Lloyd’s of London has issued a warning that suggests that a serious cyber-attack on the global economy could cost billions and be as catastrophic as natural disasters, such as Hurricane Katrina which devastated New Orleans.

In a 56 page report the insurance market said that the threat of cyber-attacks had spiralled in recent years and now posed a serious threat to both businesses and governments.

The warning comes just weeks after the global ransomware cyber-attack that affected businesses around the world and the NHS in the UK.

Lloyds suggests that a future global attack could cost the global economy upwards of $120billion.

So, what are the most likely scenarios? Among those identified are a malicious hack taking down a cloud service provider – this could cost anything between $15billion and $121billion.
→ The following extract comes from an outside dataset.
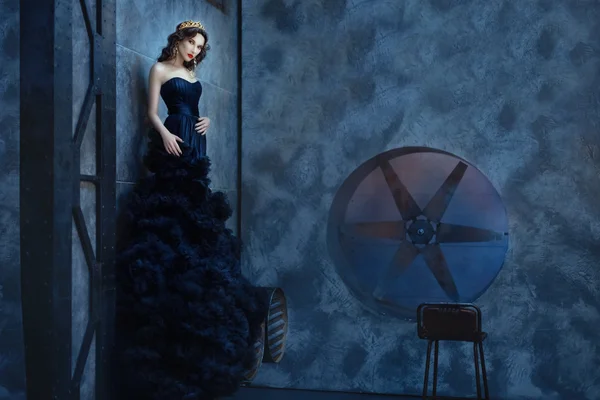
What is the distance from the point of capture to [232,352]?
4.59 meters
The second-most likely threat stems from attacks on computer operating systems run by large businesses.

Uncertainty around losses associated with cyber-attacks is difficult to calculate so the range of estimates tends to be very wide.

Inga Beale, chief executive of Lloyd’s, said: “This report gives a real sense of the scale of damage a cyber-attack could cause the global economy,” and warned that premium calculations needed to “keep pace with the cyber-threat reality.”

Cyber cover is a new type of insurance and is remarkably hard to model and understand but whatever the challenges, recent events have underlined that in an increasingly connected world industry and governments need to better understand those risks and start to prepare for the consequences of any cyber-attacks now.